WHAT THE TASK ASKS: In the book review below, list every character in the novel's story who is named in the plot description.

READING PASSAGE:
++++++++++
Book of the Day Roundup: March 18-22, 2024

A Different Kind of Brave

Book Cover
Lee Wind
Duet Books
Softcover $12.99 (256pp)
978-1-64160-950-0
Buy: Local Bookstore (Bookshop), Amazon

In Lee Wind’s exciting novel A Different Kind of Brave, two gay teenagers who emulate James Bond fall in love and crisscross the Americas to shut down a harsh conversion therapy institution.

Sixteen-year-old Nico escapes Dr. Hergenreder’s Institute in California, vowing to free the sixty-nine other queer teenagers still imprisoned there—“lumps of clay” whom Dr. H intends to remold into straight Christians. Meanwhile, privileged Sam, who has had his heart broken by Kevin, confronts his parents about their infidelities before they leave Manhattan for a yachting trip. They send Sam on a vacation to a Mexican resort; there, Nico, under an alias, leads adventure sports. The new couple, on the run from Dr. H, plans a daring raid on the Institute.
++++++++++
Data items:
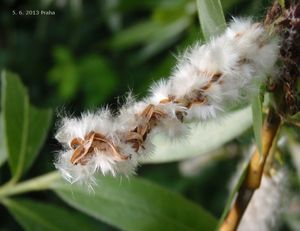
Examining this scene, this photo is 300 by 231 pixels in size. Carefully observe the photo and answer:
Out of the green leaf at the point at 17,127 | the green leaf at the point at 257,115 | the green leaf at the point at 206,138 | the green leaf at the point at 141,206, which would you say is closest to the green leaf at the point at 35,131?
the green leaf at the point at 17,127

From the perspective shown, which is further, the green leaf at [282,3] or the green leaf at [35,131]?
the green leaf at [35,131]

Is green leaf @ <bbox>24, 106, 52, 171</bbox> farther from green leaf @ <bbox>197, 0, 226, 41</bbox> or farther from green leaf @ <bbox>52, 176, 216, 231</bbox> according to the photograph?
green leaf @ <bbox>197, 0, 226, 41</bbox>

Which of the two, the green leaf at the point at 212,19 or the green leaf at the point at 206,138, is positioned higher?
the green leaf at the point at 212,19

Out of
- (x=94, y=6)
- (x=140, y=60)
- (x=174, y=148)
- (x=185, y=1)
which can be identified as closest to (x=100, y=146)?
(x=174, y=148)

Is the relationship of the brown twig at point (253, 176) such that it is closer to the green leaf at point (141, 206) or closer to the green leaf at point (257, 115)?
the green leaf at point (257, 115)

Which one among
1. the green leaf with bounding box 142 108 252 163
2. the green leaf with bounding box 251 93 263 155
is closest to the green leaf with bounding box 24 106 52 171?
the green leaf with bounding box 142 108 252 163
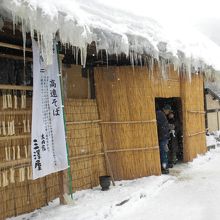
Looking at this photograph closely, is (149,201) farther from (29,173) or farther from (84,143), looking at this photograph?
(29,173)

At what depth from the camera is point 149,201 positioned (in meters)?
8.73

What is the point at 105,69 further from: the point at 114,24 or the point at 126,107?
the point at 114,24

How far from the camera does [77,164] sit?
9.48 meters

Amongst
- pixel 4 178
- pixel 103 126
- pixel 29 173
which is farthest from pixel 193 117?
pixel 4 178

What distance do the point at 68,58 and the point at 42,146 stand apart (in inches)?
125

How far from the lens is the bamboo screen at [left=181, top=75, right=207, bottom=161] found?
43.6 feet

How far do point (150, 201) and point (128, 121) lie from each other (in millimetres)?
2628

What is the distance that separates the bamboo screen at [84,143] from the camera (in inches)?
368

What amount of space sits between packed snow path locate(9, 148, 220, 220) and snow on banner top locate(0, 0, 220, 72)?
8.63 feet

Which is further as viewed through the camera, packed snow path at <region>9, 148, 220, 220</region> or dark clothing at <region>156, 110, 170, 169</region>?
dark clothing at <region>156, 110, 170, 169</region>

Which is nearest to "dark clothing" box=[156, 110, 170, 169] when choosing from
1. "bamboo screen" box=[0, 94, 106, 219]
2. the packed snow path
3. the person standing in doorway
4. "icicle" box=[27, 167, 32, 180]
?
the person standing in doorway

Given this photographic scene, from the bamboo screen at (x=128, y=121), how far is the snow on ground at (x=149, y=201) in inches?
17.5

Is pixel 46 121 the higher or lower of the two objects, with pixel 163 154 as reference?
higher

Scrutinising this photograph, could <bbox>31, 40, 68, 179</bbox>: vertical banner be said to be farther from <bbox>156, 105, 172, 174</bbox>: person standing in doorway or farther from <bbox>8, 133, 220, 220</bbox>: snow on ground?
<bbox>156, 105, 172, 174</bbox>: person standing in doorway
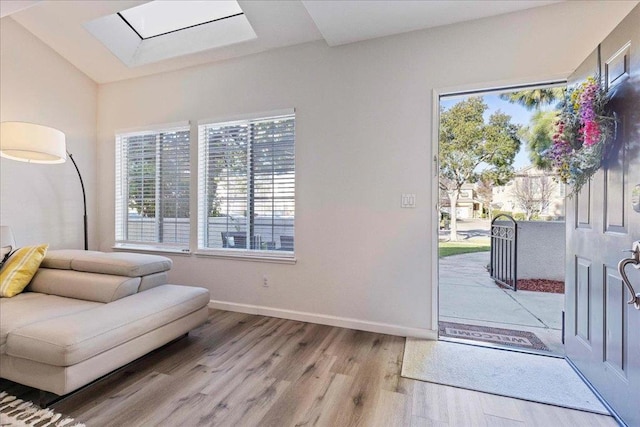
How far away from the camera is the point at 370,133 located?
2.78 meters

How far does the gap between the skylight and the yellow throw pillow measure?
8.42ft

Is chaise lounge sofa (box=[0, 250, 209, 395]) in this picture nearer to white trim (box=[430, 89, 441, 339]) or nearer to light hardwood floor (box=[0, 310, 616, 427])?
light hardwood floor (box=[0, 310, 616, 427])

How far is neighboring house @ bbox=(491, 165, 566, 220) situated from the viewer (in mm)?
4570

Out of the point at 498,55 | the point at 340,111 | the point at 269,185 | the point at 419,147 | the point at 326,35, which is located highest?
the point at 326,35

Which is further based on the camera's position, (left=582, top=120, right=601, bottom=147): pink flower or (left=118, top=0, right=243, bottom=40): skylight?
(left=118, top=0, right=243, bottom=40): skylight

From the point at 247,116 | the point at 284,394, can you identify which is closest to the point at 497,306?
the point at 284,394

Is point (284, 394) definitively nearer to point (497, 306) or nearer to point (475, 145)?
point (497, 306)

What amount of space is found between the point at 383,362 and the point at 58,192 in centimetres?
410

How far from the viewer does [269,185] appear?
10.6ft

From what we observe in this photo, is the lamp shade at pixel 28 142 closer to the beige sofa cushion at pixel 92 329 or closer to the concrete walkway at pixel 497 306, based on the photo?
the beige sofa cushion at pixel 92 329

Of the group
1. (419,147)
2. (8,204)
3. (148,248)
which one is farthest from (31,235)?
(419,147)

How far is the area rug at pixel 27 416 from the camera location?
1517 mm

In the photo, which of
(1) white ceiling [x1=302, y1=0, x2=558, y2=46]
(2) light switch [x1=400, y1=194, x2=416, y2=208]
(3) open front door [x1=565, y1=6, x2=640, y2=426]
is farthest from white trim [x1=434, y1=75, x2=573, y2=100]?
(2) light switch [x1=400, y1=194, x2=416, y2=208]

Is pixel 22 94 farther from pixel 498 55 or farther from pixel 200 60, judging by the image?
pixel 498 55
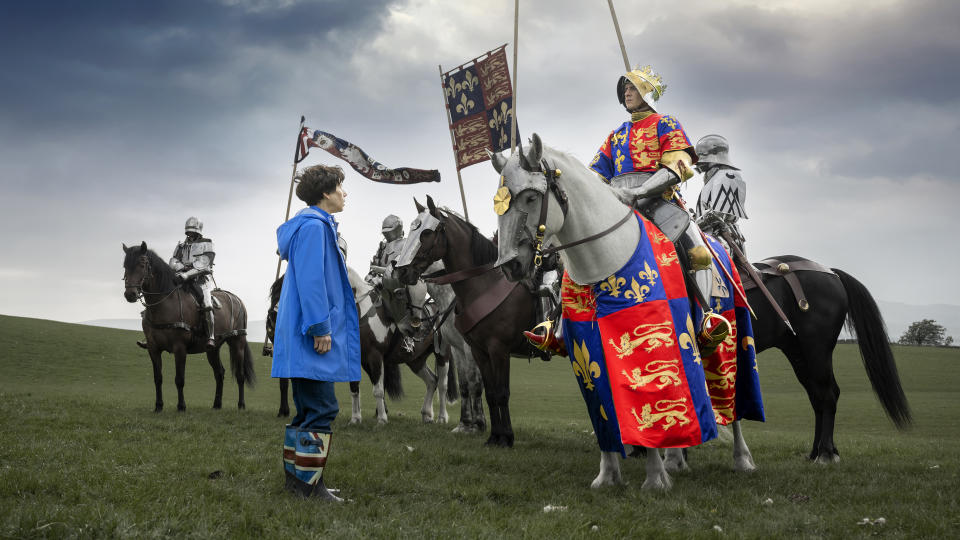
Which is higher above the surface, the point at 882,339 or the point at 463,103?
the point at 463,103

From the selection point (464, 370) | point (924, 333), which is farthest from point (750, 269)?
point (924, 333)

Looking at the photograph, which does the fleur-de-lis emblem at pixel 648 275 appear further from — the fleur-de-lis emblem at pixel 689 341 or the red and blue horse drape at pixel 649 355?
the fleur-de-lis emblem at pixel 689 341

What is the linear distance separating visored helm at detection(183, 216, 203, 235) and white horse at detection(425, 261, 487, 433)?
19.9 feet

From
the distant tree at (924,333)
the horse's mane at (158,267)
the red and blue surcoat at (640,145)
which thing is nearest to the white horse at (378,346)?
the horse's mane at (158,267)

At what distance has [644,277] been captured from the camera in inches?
186

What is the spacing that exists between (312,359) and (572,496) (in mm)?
2250

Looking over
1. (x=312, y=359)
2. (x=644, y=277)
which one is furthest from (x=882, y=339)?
(x=312, y=359)

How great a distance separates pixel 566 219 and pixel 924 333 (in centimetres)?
4985

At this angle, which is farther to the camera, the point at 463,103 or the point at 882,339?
the point at 463,103

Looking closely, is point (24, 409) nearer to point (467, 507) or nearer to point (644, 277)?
point (467, 507)

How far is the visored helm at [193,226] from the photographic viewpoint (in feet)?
42.4

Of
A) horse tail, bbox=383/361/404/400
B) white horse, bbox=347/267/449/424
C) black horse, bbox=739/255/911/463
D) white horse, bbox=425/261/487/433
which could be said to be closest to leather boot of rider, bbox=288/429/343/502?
white horse, bbox=425/261/487/433

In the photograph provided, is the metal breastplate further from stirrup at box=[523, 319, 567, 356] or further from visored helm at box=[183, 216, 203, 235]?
visored helm at box=[183, 216, 203, 235]

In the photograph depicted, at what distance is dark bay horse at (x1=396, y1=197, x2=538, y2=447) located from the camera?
7.84m
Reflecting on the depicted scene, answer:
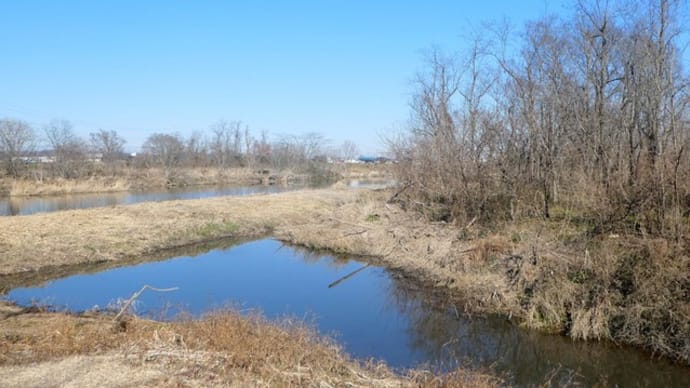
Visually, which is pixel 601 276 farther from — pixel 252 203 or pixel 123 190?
++++++++++
EXERCISE RESPONSE: Nico, Dr. Hergenreder (Dr. H), Sam, Kevin